Case Presentation: Hypertensive Emergency is a common condition encountered in the hospital. Identifying the underlying etiology is very important because it can alter clinical outcome and management.A 42-year-old man with History of Hypertension presented to ER with Exertional Shortness of breath. He admitted to taking his blood pressure medication inconsistently. While in Emergency Room, he was found to have blood pressure of 215/163 with bilateral lower extremity edema. Chest x-ray showed cardiomegaly with bibasilar interstitial prominence. On Basic metabolic panel creatinine was found to be 10.14 with unknown baseline, but patient denied any history of kidney dysfunction. Also, patient had hemoglobin of 8.5 with unknown baseline. Patient was admitted to ICU and initially managed with Intravenous furosemide and nitroglycerine drip for Hypertensive emergency with flash pulmonary edema, which resolved his shortness of breath. However, blood pressure remained elevated so nicardipine drip was started. During course of hospital stay patient BP improved so nicardipine drip was tapered and Various oral medications were continued. Over the next few days creatinine continued to rise to 13.41 and patient was developing metabolic acidosis from Acute kidney injury. Also, his Hemoglobin dropped to 7.3. This clinical picture was thought to be secondary to end organ damage to kidneys from hypertension, so nephrology was consulted for potential initiation of dialysis. However, due to acute onset of presentation secondary causes were being considered, so plan for renal biopsy were made. For work of anemia serum LDH level was elevated (1134), haptoglobin decreased (<15) consistent with hemolysis. Moreover, peripheral smear showed schistocytes, platelet count was 87, and results of kidney biopsy showed thrombotic microangiopathy. Due to clinical picture of uncontrolled blood pressure, hemolysis, schistocytes, thrombocytopenia and thrombotic microangiopathy, diagnosis of Atypical Hemolytic Uremic syndrome was made. Next, a plan was made to hold dialysis and initiate treatment with eculizumab. Over the course of next few months blood pressure was well controlled on oral medications, creatinine came down to 3.5, hemoglobin improved to 12, and platelet count normalized.

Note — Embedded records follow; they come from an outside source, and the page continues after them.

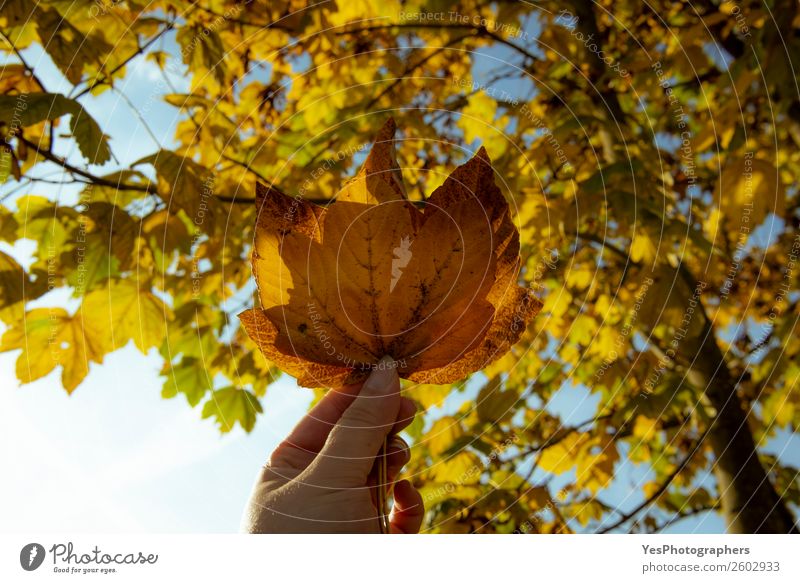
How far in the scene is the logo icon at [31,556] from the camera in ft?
2.35

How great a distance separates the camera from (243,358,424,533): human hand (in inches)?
22.3

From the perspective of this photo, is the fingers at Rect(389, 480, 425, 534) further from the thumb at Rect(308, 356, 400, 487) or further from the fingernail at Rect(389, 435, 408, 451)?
the thumb at Rect(308, 356, 400, 487)

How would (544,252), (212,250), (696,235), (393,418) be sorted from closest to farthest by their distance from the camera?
(393,418)
(696,235)
(212,250)
(544,252)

Discussion: Atypical Hemolytic Syndrome is a rare genetic disorder that primarily effects kidney function. It occurs by unregulated compliment activation leading to thrombi formation in small blood vessels. AHUS has three features hemolytic anemia, thrombocytopenia, and renal failure. Uncontrolled blood pressure can also result when thrombi block small vessels in kidney, causing elevation of renin. Also, renal failure occurs secondary to thrombi causing ischemia to the kidneys. Eculizumab is recombinant humanized monoclonal that inhibits complement cascade, which makes this drug effective treatment for AHUS.
Conclusions: This case highlights importance of clinicians identifying underlying etiology in commonly encountered clinical presentation. By identifying underlying etiology, this case was successfully managed with drug therapy as opposed to commitment to dialysis, resulting in improved patient quality of life.